The decline in U.S. assistance isn’t too surprising given recent trends in not only U.S. relations with Pakistan, but Washington’s thinking about the South Asian regional more broadly. Pakistan, though nominally an ally in the U.S. war on terror since the 2001 invasion of Afghanistan, has frustrated Washington with its refusal to pull back support for the Afghan Taliban and other militant groups in the area. As I discussed earlier this month, the U.S. Department of Defense decided to withhold a $300 million tranche of military reimbursement payments, citing Pakistan’s inadequate attention against the deadly Haqqani network terror group.

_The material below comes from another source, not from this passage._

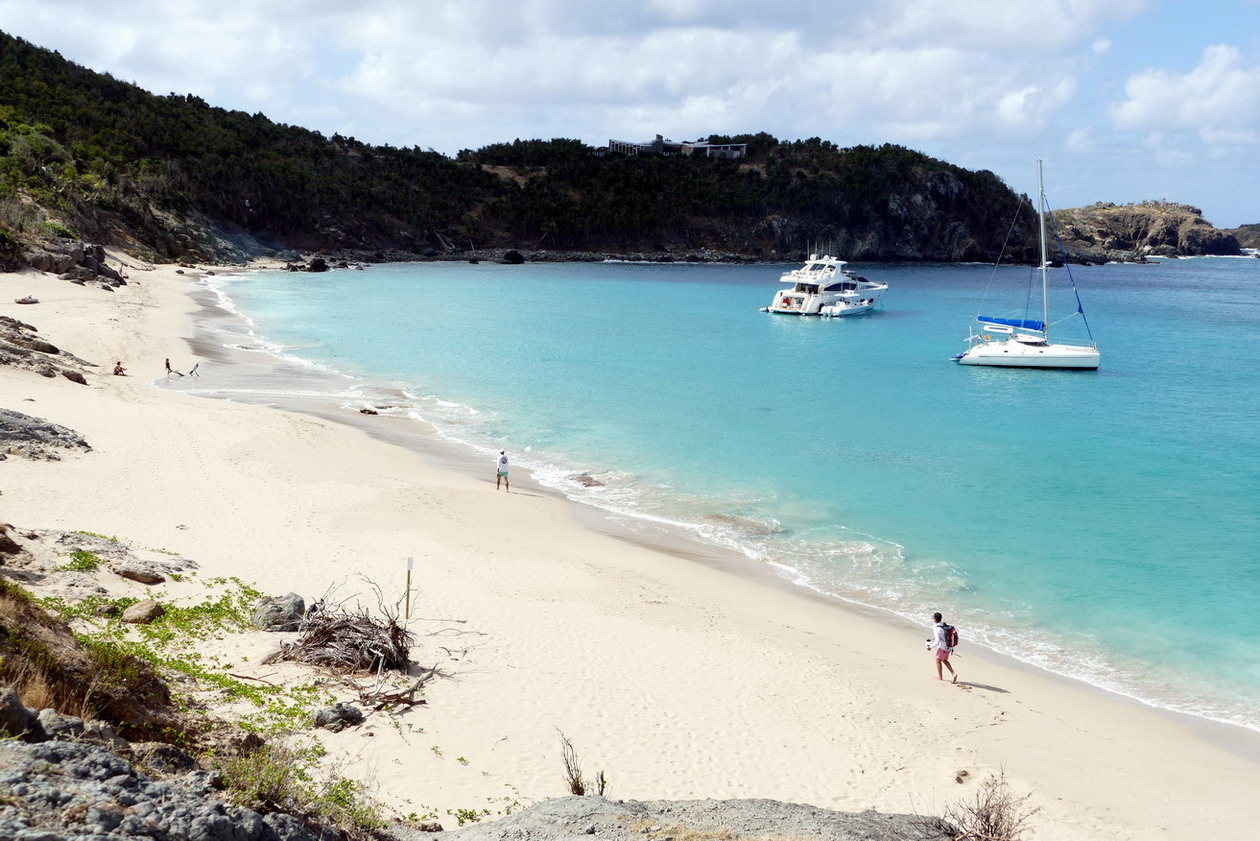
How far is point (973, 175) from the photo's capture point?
14325 cm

Pakistan’s dalliances with a potpourri of militant groups in the region has long been a feature of the country’s security policy, independent of its alliance with Washington. In Afghanistan, Pakistan finds use in proxies that undermine the ability of successive Western-backed governments to exercise control over the country, in a bid to pursue strategic depth across the porous Durand Line border. In India, the story is simpler yet–the Pakistani military establishment understands its raison d’etre to be the constant struggle with India.

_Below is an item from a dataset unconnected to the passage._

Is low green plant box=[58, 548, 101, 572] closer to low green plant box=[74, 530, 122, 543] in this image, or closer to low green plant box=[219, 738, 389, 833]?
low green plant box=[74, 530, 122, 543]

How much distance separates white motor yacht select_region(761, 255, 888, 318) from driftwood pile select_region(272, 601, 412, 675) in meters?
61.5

Moreover, since 2014, when a center-right government under Prime Minister Narendra Modi to came to power in New Delhi, U.S.-India ties have marched forward at an unusual pace–particularly security and defense collaboration between the two countries. Concomitant to this latest period of convergence between the United States and India, China has significantly expanded its economic commitment to Pakistan with the $46 billion China-Pakistan Economic Corridor, a collection of infrastructure and connectivity projects. For the Obama administration, India is increasingly a central partner in the ongoing U.S. “rebalance” to Asia. India’s concerns about China’s rise contributing to strains on the long-stable post-war liberal order in Asia comport well with the United States’ own objectives.
This, it appears, has compounded with the general uneasiness that has simmered below the surface of the U.S.-Pakistan relationship for years now. The decline in U.S. aid is also less surprising given Washington’s gradual draw down from the battlefields of Afghanistan. With just 8,400 troops expected to stay on through the end of the Obama administration, U.S. involvement in Afghanistan and, thus, reliance on Pakistan for supplying Afghanistan-based troops, continues to decline from the heyday of the mid-2000s.
Of course, one data point doesn’t suggest a trend. U.S.-Pakistan relations have gone through their ups and downs, often influenced by external events outside the control of any one party. What will be telling of a broader geopolitical shift is if in the coming five years, U.S. assistance to Pakistan continues to decline while China’s footprint expands.